───── Extrait à lire

# probleme envoi email avec pièce jointe sous entourage 2008



## ymichelon (6 Janvier 2010)

Bonjour a tous

J'utilise entourage 2008 sur Macbook / leopard connecté a un serveur exchange 2003 distant.
je ne peux plus envoyer d'emails avec pièce jointe. j'ai le message d'erreur suivant
Echec ou arret de la connexion au serveur
Le courrier n'a pu être envoyé
Erreur 3253

je peux envoyer sans pb email sans piece jointe et recevoir tous les emails normalement

qq'un pourrait il m'aider

merci d'avance

Yves


----------



## Aliboron (6 Janvier 2010)

ymichelon a dit:


> Le courrier n'a pu être envoyé - Erreur 3253


A priori, il doit plutôt s'agir d'une erreur -3253 (le signe a son importance). 

Si on en croit ce qui est dit à propos de ce code erreur sur la FAQ MVP d'Entourage, ce serait un dossier des éléments envoyés trop gros. En tout cas, le cas évoqué indique avoir résolu le problème en enlevant 18 mois de messages avec pièces jointes de ce dossier... À tester en priorité, donc.


----------



## ymichelon (6 Janvier 2010)

Merci pour cette réponse. Malheureusement mon dossier email reçu est d'une taille tres raisonnable.
je l'ai purgé de beaucoup d'emails...
correction c'est bien une erreur -3253


----------



## Aliboron (6 Janvier 2010)

ymichelon a dit:


> mon dossier email *reçus* est d'une taille tres raisonnable.


Il est question de dossier des éléments *envoyés* (mais il est vrai que ce n'est qu'une expérience d'utilisateur, la cause peut être différente).

 En tout cas, il s'agit d'un refus du serveur vraisemblablement lié à la taille des envois ou des dossiers de l'utilisateur, peut-être faut-il voir du côté de l'administrateur s'il a des solutions en vue de son côté (il doit bien avoir des explications aux messages d'erreur que le serveur envoie, des fichiers log...)


*Note du modo :* ymichelon, cette annonce "à lire avant de poster", je vais t'étonner : faut la lire avant de poster ! 

On déménage.


----------

──────────

» Consigne donnée 1
D'après l'extrait, à quel serveur Entourage 2008 est-il connecté ?
» Consigne donnée 2
Recopiez à l'identique, dans l'extrait, tout ce qui va de « # probleme envoi » jusqu'à « exchange 2003 distant. ».
» Consigne donnée 3
Condensez en une ou deux phrases le paragraphe de l'extrait qui commence par « Si on en croit ce qui est dit », en conservant ses faits principaux.

───── Données fournies

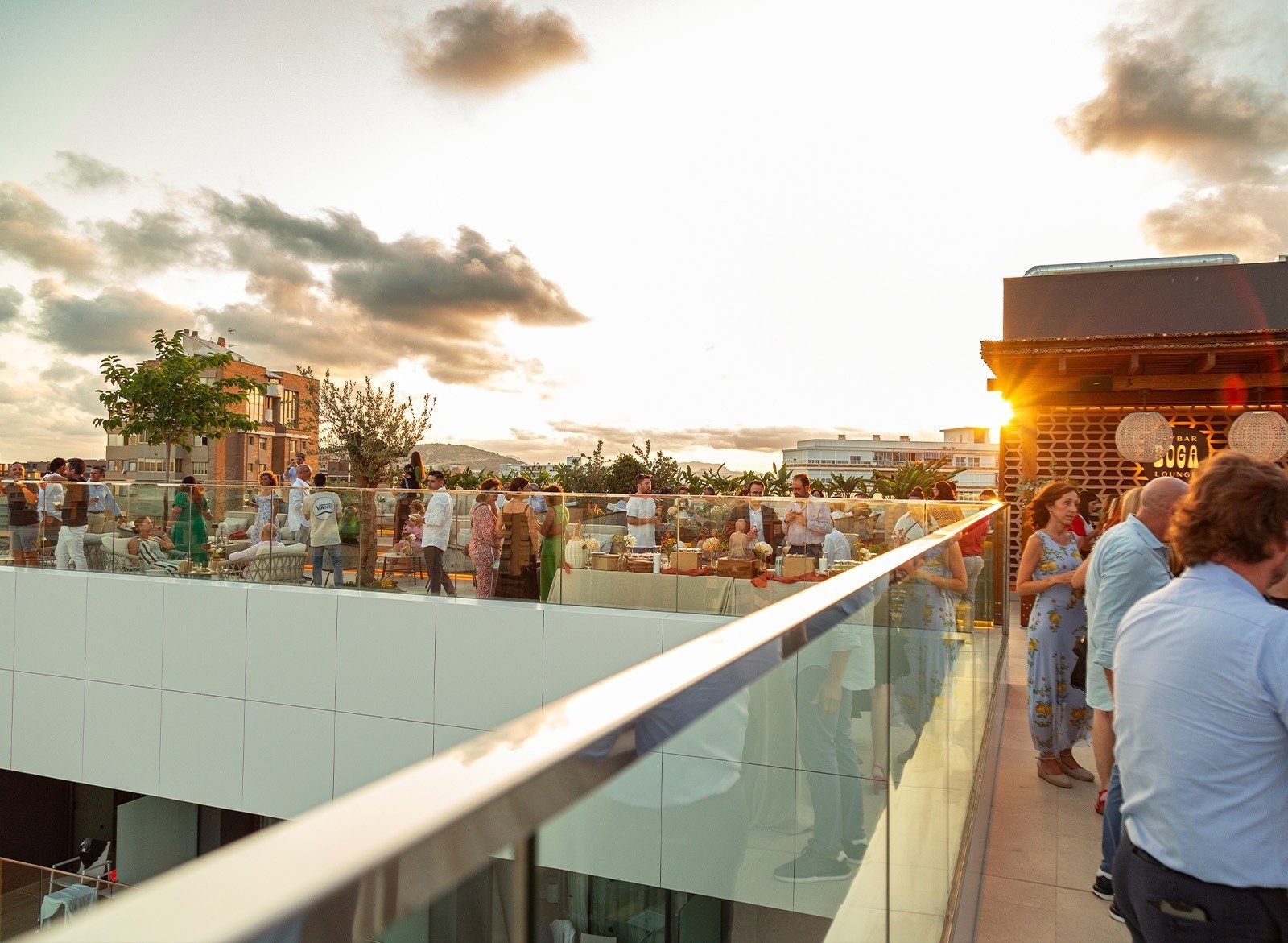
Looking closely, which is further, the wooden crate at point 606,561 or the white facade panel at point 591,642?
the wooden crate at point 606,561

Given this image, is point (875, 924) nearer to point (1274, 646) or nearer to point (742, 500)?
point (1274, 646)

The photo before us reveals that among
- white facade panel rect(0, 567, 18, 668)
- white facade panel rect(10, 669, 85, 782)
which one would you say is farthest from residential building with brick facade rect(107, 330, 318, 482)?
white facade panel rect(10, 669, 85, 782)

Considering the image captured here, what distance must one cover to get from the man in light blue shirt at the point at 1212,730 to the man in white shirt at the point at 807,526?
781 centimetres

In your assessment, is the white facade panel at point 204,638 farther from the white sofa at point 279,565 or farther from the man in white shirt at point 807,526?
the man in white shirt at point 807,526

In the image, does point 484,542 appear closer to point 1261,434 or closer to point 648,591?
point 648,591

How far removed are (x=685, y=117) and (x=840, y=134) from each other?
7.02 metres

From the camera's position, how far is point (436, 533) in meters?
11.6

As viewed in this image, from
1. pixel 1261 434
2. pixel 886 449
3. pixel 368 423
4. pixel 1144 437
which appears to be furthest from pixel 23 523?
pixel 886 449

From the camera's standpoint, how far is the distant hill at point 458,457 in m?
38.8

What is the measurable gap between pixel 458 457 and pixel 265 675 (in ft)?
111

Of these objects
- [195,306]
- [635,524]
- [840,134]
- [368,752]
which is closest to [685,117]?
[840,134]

──────────

» Résultat correct 1
À un serveur Exchange 2003 distant.

» Résultat correct 2
# probleme envoi email avec pièce jointe sous entourage 2008



## ymichelon (6 Janvier 2010)

Bonjour a tous

J'utilise entourage 2008 sur Macbook / leopard connecté a un serveur exchange 2003 distant.

» Résultat correct 3
Selon la FAQ MVP d'Entourage, ce code d'erreur viendrait d'un dossier des éléments envoyés trop gros. Le cas cité a résolu le problème en retirant de ce dossier 18 mois de messages avec pièces jointes, piste à tester en priorité.